--- Data supplied Enclosed Below ---

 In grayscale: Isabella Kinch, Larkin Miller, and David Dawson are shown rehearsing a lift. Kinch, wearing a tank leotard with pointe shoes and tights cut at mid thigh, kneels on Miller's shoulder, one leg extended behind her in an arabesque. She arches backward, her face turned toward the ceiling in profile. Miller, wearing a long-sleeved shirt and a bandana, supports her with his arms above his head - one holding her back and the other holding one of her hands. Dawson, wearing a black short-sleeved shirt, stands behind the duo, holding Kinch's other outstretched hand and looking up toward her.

--- End of Enclosed Data supplied ---
--- Data supplied Enclosed Below ---

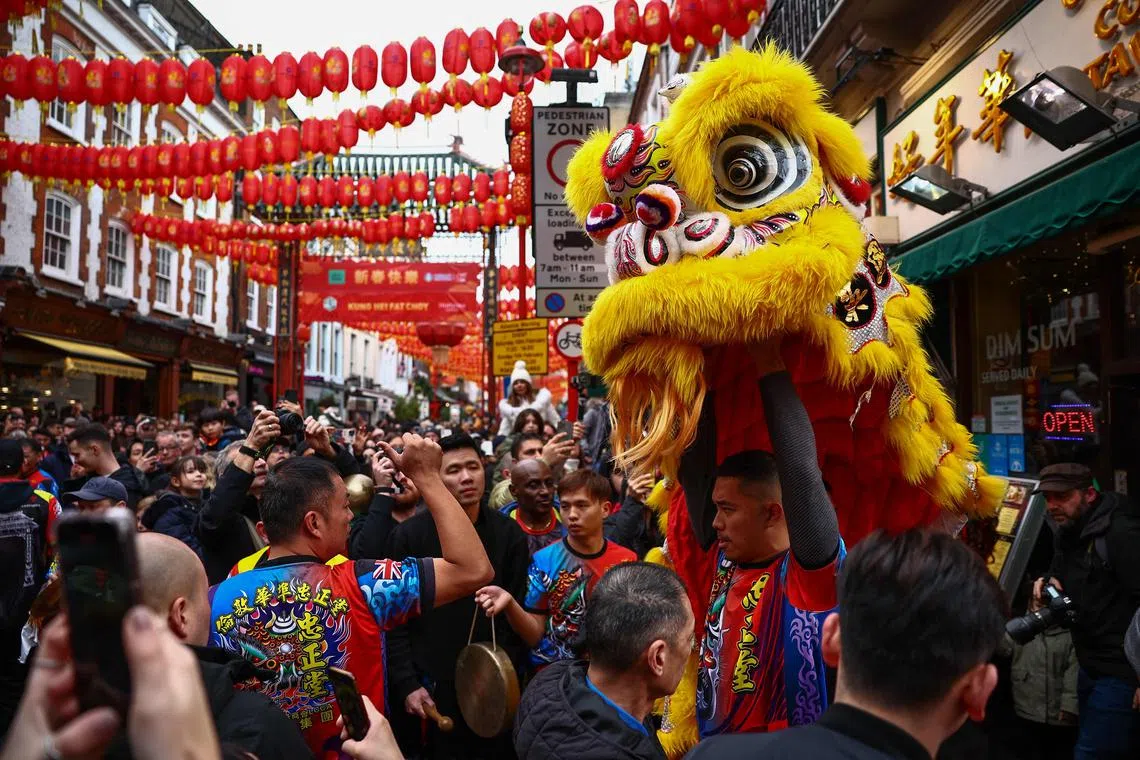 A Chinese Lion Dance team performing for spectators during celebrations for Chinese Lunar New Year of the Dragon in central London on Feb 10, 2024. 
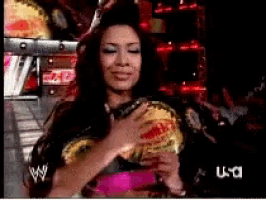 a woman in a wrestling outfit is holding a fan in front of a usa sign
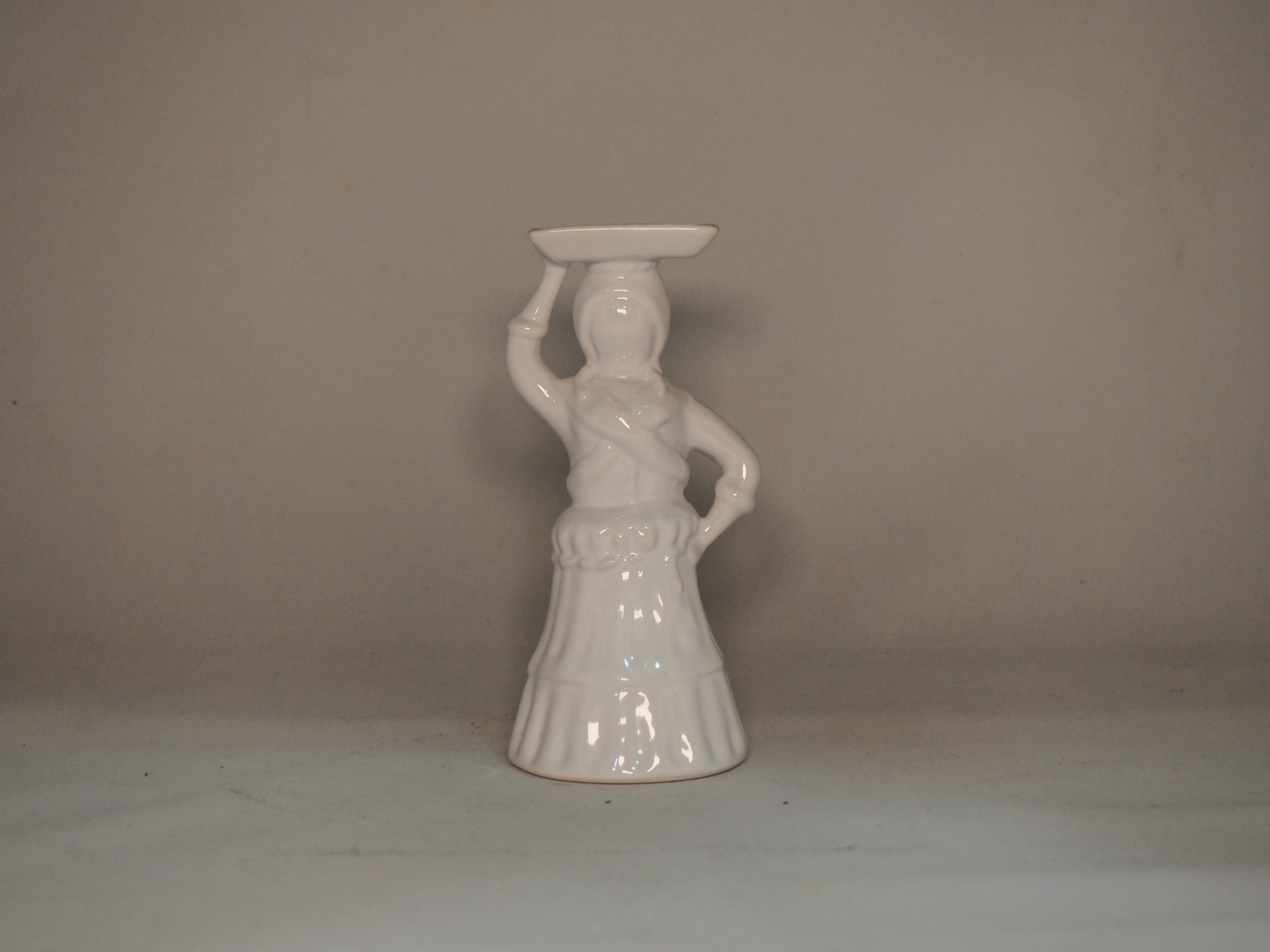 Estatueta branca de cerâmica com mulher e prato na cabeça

--- End of Enclosed Data supplied ---
--- Data supplied Enclosed Below ---

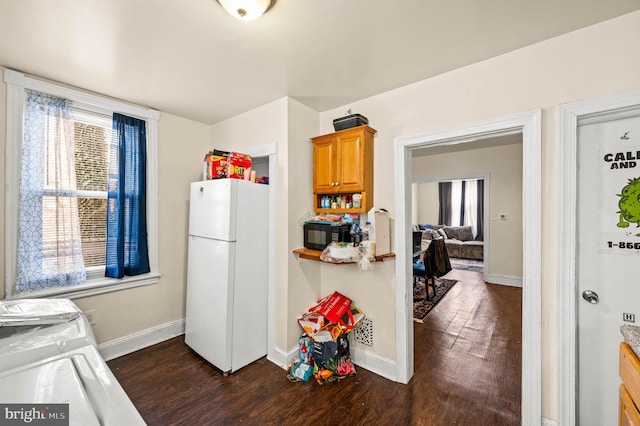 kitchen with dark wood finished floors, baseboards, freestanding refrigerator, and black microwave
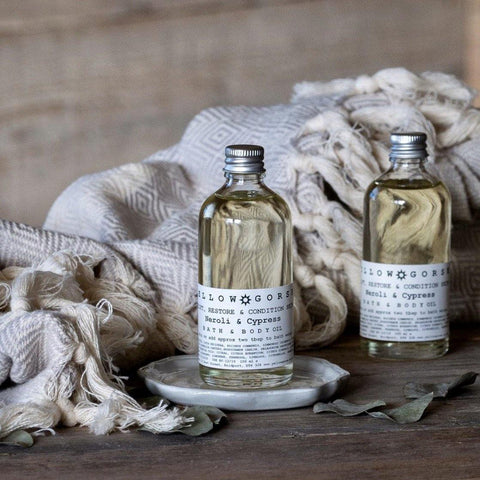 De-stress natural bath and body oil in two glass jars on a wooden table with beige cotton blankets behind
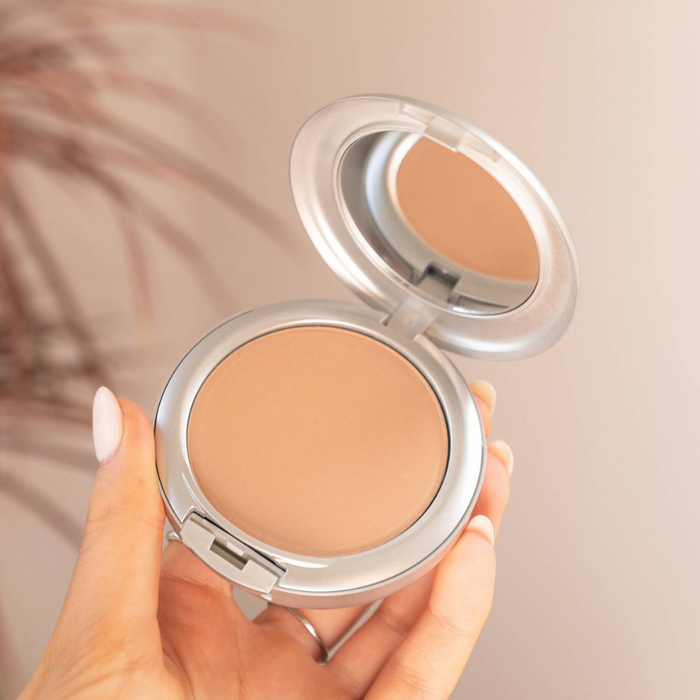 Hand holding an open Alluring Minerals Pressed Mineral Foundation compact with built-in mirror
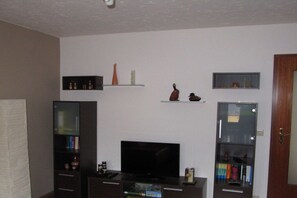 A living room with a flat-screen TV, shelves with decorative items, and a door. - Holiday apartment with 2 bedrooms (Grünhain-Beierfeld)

--- End of Enclosed Data supplied ---

Please quote the rows from the line with "kitchen with dark" to the line with "A living room", both included, and leave the picture markers out of your answer.

* [Written answer]:
 kitchen with dark wood finished floors, baseboards, freestanding refrigerator, and black microwave
 De-stress natural bath and body oil in two glass jars on a wooden table with beige cotton blankets behind
 Hand holding an open Alluring Minerals Pressed Mineral Foundation compact with built-in mirror
 A living room with a flat-screen TV, shelves with decorative items, and a door. - Holiday apartment with 2 bedrooms (Grünhain-Beierfeld)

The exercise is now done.